Bioavailability is the measure of how well drugs, dietary supplements, nutrients or functional substances are used in the body. There are four factors that influence the bioavailability of food: digestibility, presence of nutrients, coexistence of nutrients with other food components, and needs of the human body and the sufficient levels of nutrients.
As the concept of "Comprehensive Health" has become increasingly popular across society improving product bioavailability of products has become an essential strategy for functional food companies in search of a market niche. This article outlines five of the primary methods for improving bioavailability that functional food producers frequently employ.
Microencapsulation technology refers to the use of natural or synthetic polymer embedding material to coat solid, liquid or even gaseous material into a micro, semi-permeable or sealed capsules in the range of 1-5000 mm in diameter.
Combination Technology makes use of interactions between different materials. For example, when curcumin is mixed with piperine, the bioavailability of curcumin increases by a factor of twenty.
Cyclodextrin Camplexation Techniques
Cyclodextrin is a natural non-reducing oligosaccharide. Natural cyathiform cyclodextrin molecules with hydrophobic inner cavities and hydrophilic outer cavities can attract and contain hydrophobic molecules, thereby masking unpleasant tastes and smells and stabilizing easily degradable or volatile molecules.
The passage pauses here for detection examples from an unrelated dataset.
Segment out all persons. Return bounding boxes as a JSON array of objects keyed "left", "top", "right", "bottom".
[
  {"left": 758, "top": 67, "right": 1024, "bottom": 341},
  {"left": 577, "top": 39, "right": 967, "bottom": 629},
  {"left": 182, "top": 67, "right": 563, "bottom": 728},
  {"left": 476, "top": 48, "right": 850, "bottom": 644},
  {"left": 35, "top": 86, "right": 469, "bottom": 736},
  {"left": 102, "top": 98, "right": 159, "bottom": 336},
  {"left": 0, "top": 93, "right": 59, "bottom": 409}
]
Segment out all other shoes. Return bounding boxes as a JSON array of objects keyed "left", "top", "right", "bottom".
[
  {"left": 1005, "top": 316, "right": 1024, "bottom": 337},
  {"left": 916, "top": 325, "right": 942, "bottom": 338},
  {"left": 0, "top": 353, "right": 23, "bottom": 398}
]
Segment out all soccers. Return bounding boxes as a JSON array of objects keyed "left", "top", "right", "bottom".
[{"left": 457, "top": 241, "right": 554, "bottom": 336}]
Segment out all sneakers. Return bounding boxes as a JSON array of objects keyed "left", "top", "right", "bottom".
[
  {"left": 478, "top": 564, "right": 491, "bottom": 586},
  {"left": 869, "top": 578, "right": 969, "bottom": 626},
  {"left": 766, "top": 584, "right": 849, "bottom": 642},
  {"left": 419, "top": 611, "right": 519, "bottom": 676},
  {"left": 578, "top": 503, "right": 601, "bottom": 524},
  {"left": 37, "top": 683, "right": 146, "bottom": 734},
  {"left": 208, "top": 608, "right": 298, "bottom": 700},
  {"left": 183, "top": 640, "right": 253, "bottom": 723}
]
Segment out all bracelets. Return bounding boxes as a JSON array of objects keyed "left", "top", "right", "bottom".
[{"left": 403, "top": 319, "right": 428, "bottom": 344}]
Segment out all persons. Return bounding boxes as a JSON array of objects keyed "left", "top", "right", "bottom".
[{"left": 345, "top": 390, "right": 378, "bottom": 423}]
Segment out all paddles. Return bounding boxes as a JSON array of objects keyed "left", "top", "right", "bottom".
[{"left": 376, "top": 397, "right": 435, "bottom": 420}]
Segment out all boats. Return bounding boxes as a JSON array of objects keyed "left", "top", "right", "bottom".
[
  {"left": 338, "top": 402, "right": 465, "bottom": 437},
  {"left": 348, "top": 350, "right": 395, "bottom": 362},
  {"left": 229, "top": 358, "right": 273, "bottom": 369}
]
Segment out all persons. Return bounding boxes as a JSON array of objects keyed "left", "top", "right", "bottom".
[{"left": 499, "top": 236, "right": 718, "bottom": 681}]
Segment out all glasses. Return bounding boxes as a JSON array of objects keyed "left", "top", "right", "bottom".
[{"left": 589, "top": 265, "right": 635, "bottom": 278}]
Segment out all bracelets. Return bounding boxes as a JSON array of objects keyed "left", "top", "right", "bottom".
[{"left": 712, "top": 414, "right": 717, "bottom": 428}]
Sustained-release Preparations/ Controlled-release Preparations
Sustained-release preparations are drugs that can be released slowly and continuously over a long time, but not necessarily at a uniform rate.
Controlled-release preparations are drugs that can be released at a predetermined rate, so that the blood concentration remains constant for a long time within the effective concentration range.
Human intestinal flora can transform natural products into active ingredients with smaller relative molecular and fat solubility enhancement, through demethylation, hydrolysis reaction and redox reaction, which are easily absorbed.
In addition to the five main methods mentioned above, functional food companies from around the world are actively exploring other technologies to improve biological utilization, and have achieved promising results.